Data Functions

Here can be found the implementation of the functions to read the data for the arrythmia classification.

TSFEDL.data.get_mit_bih_segments(data, ...)

It generates the segments of uninterrupted sequences of arrythmia beats into the corresponding arrythmia groups in labels.

TSFEDL.data.read_mit_bih(path[, labels, ...])

It reads the MIT-BIH Arrythmia X with the specified default configuration of the work presented at: Oh, Shu Lih, et al. "Automated diagnosis of arrhythmia using combination of CNN and LSTM techniques with variable length heart beats." Computers in biology and medicine 102 (2018): 278-287.

TSFEDL.data.MIT_BIH(path[, labels, length, ...])

Reads the MIT-BIH datasets and return a data loader with Shape (N, C, L) where N is the batch size, C is the number of channels (1 in this dataset) and L is the length of the time series (1000 by default).

TSFEDL.data.get_mit_bih_segments(data: Record, annotations: Annotation, labels: ndarray, left_offset: int = 99, right_offset: int = 160, fixed_length: Optional[int] = None) Tuple[ndarray, ndarray][source]

It generates the segments of uninterrupted sequences of arrythmia beats into the corresponding arrythmia groups in labels.

Parameters:
  • data (wfdb.Record) – The arrythmia signal as a wfdb Record class

  • annotations (wfdb.Annotation) – The set of annotations as a wfdb Annotation class

  • labels (array-like) – The set of valid labels for the different segments. Segments with different labels are discarded

  • left_offset (int) – The number of instance at the left of the first R peak of the segment. Default to 99

  • right_offset (int) – The number of instances at the right of the last R peak of the segment. Default to 160

  • fixed_length (int, optional) – Should the segments have a fixed length? If fixed_length is a number, then the segments will have the specified length. If the segment length is greater than fixed_length, it is truncated or padded with zeros otherwise. Default to None.

Returns:

  • A tuple that contains the data and the associated labels. Data has a shape of (N, T, V)

  • where N is the number of segments (or instances), V is the number of variables (1 in this case)

  • and T is the number of timesteps of each segment. Labels are numerically encoded according to the

  • value passed in the (parameter labels param.)

Provided data:
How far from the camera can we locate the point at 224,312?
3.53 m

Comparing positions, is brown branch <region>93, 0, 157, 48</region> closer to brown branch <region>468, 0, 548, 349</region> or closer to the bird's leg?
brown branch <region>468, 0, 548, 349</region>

Exercise 1: In the data functions page, what is the default value of right_offset for get_mit_bih_segments?
Exercise 2: Resume the data functions page after its last shown sentence and write the next part.

Task output 1: 160

Task output 2:
TSFEDL.data.read_mit_bih(path: str, labels: ndarray = array(['N', 'L', 'R', 'A', 'V'], dtype='<U1'), left_offset: int = 99, right_offset: int = 160, fixed_length: Optional[int] = 1000) Tuple[ndarray, ndarray][source]

It reads the MIT-BIH Arrythmia X with the specified default configuration of the work presented at: Oh, Shu Lih, et al. “Automated diagnosis of arrhythmia using combination of CNN and LSTM techniques with variable length heart beats.” Computers in biology and medicine 102 (2018): 278-287.

Parameters:
  • labels (array-like) – The labels of the different types of arrythmia to be employed

  • path (str) – The path of the directory where the X files are stored. Note: The X and annotations files must have the same name, but different extension (annotations must have .atr extension)

  • left_offset (int) – The number of instances at the left of the first R peak of the segment. Defaults to 99

  • right_offset (int) – The number of instances at the right of the last R peak of the segment. Defaults to 160

  • fixed_length (int, optional) – If different to None, the segment will have the specified number of instances. Note that if the segment length > fixed_length it will be truncate or padded with zeros otherwise.

Returns:

  • A tuple that contains the data and the associated labels as an ndarray. Data has a shape of (N, T, V)

  • where N is the number of segments (or instances), V is the number of variables (1 in this case)

  • and T is the number of timesteps of each segment. Labels are numerically encoded according to the

  • value passed in the (parameter labels param.)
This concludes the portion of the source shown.